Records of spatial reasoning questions

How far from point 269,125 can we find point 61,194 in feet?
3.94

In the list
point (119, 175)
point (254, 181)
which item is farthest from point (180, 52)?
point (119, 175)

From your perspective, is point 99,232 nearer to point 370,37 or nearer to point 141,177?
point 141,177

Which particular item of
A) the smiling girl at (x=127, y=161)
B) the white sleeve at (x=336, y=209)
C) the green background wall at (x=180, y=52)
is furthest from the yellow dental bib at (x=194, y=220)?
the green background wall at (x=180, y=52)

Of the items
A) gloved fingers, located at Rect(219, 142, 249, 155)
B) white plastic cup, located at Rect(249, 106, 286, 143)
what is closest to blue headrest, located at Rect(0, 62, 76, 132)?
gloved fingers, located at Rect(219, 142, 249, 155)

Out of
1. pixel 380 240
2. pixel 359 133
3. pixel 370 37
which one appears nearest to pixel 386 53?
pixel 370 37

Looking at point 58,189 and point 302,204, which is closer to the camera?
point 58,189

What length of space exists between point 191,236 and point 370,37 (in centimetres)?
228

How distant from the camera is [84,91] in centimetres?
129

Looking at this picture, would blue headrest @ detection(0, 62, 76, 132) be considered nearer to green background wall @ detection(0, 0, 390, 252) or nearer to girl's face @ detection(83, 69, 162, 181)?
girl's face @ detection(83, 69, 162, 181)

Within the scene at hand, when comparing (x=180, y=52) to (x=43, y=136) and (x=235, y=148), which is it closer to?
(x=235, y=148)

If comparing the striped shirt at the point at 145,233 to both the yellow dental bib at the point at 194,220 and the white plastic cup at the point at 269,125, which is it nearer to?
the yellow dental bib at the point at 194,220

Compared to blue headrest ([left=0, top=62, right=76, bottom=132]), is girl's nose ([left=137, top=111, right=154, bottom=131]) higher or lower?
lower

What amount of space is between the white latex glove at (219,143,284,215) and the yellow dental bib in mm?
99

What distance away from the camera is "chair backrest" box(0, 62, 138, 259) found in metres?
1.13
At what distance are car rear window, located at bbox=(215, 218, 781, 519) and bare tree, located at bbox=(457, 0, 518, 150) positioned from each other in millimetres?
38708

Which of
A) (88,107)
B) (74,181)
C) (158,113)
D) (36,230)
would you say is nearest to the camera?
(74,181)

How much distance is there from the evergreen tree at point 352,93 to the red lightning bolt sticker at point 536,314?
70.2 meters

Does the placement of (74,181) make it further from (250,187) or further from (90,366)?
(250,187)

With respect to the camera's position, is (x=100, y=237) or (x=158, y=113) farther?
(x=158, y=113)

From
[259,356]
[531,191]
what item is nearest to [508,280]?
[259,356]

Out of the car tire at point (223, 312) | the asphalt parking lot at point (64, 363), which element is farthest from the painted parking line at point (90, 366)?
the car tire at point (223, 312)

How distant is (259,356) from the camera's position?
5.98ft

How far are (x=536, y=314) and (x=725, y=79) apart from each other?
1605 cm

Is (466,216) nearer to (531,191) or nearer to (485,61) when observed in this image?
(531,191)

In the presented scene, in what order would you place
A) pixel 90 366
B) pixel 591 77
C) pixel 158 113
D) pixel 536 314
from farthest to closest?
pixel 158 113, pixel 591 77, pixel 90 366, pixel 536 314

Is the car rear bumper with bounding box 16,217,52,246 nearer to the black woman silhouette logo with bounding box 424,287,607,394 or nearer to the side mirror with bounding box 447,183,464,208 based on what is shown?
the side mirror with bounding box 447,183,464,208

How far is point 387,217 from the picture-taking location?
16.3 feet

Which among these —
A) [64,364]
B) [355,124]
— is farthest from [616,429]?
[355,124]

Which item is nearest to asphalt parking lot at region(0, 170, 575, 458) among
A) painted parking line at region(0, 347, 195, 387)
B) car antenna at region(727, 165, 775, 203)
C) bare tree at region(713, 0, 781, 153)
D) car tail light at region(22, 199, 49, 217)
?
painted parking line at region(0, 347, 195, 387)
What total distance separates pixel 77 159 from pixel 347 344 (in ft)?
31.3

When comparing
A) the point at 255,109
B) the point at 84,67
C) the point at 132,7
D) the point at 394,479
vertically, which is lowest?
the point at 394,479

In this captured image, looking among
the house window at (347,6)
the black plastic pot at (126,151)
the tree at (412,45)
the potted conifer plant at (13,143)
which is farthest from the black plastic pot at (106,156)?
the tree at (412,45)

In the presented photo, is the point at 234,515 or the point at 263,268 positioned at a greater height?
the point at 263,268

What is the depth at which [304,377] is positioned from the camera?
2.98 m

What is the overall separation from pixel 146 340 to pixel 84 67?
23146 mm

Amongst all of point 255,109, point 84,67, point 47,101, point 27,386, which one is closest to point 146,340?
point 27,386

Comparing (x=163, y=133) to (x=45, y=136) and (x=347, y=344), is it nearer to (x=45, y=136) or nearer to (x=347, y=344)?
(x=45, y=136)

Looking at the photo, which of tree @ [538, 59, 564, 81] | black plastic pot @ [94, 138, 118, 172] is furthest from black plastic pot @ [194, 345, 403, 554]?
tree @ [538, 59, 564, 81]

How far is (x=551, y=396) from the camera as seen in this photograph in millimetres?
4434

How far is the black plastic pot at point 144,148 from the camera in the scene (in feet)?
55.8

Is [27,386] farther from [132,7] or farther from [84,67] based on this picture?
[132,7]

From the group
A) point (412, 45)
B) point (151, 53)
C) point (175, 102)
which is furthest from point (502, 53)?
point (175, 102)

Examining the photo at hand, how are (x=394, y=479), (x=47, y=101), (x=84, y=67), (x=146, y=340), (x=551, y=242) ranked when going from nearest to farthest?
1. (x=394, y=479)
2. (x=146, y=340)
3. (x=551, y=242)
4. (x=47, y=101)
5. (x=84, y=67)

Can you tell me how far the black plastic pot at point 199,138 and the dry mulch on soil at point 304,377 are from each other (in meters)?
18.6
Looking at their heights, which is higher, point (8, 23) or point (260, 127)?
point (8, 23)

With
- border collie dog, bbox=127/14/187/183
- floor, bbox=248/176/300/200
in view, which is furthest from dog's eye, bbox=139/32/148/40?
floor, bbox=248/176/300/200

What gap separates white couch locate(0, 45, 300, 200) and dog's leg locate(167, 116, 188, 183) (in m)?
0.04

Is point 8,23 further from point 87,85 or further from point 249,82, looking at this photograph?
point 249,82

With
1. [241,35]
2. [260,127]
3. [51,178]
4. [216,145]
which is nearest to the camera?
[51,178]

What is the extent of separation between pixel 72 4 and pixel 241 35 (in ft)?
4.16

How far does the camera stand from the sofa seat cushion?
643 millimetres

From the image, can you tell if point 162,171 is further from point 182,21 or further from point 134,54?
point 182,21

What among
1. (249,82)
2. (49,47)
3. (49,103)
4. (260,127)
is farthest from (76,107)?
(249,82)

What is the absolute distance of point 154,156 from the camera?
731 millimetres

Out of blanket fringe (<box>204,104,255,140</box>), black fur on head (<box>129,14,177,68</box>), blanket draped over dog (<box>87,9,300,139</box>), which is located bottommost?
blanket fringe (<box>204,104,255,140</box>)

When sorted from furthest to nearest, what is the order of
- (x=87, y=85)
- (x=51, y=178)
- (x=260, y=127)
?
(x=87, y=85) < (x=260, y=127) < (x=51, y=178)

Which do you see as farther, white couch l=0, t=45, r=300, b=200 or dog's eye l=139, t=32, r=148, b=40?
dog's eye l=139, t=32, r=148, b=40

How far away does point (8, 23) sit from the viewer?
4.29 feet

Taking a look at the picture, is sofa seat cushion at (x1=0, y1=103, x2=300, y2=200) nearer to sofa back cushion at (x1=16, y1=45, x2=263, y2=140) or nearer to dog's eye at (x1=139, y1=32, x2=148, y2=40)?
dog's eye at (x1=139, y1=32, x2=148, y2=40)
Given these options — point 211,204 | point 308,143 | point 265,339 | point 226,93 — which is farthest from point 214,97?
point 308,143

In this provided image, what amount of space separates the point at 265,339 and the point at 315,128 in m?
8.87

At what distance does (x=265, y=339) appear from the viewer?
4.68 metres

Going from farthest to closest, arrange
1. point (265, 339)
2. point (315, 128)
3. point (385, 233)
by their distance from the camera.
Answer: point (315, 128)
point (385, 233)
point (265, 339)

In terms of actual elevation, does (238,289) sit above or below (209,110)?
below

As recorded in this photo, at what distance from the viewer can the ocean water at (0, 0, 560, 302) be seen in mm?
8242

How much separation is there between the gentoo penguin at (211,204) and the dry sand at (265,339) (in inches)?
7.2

◆ The problem
Copy out the rows word for word, everything from the line containing "At what distance does" down to the end of the rows, with both of those lines included.

◆ Reply to the exercise
At what distance does (x=265, y=339) appear from the viewer?
4.68 metres

Going from farthest to closest, arrange
1. point (265, 339)
2. point (315, 128)
3. point (385, 233)
by their distance from the camera.
Answer: point (315, 128)
point (385, 233)
point (265, 339)

In terms of actual elevation, does (238,289) sit above or below (209,110)?
below

As recorded in this photo, at what distance from the viewer can the ocean water at (0, 0, 560, 302) be seen in mm?
8242

How much separation is there between the gentoo penguin at (211,204) and the dry sand at (265,339) (in inches)?
7.2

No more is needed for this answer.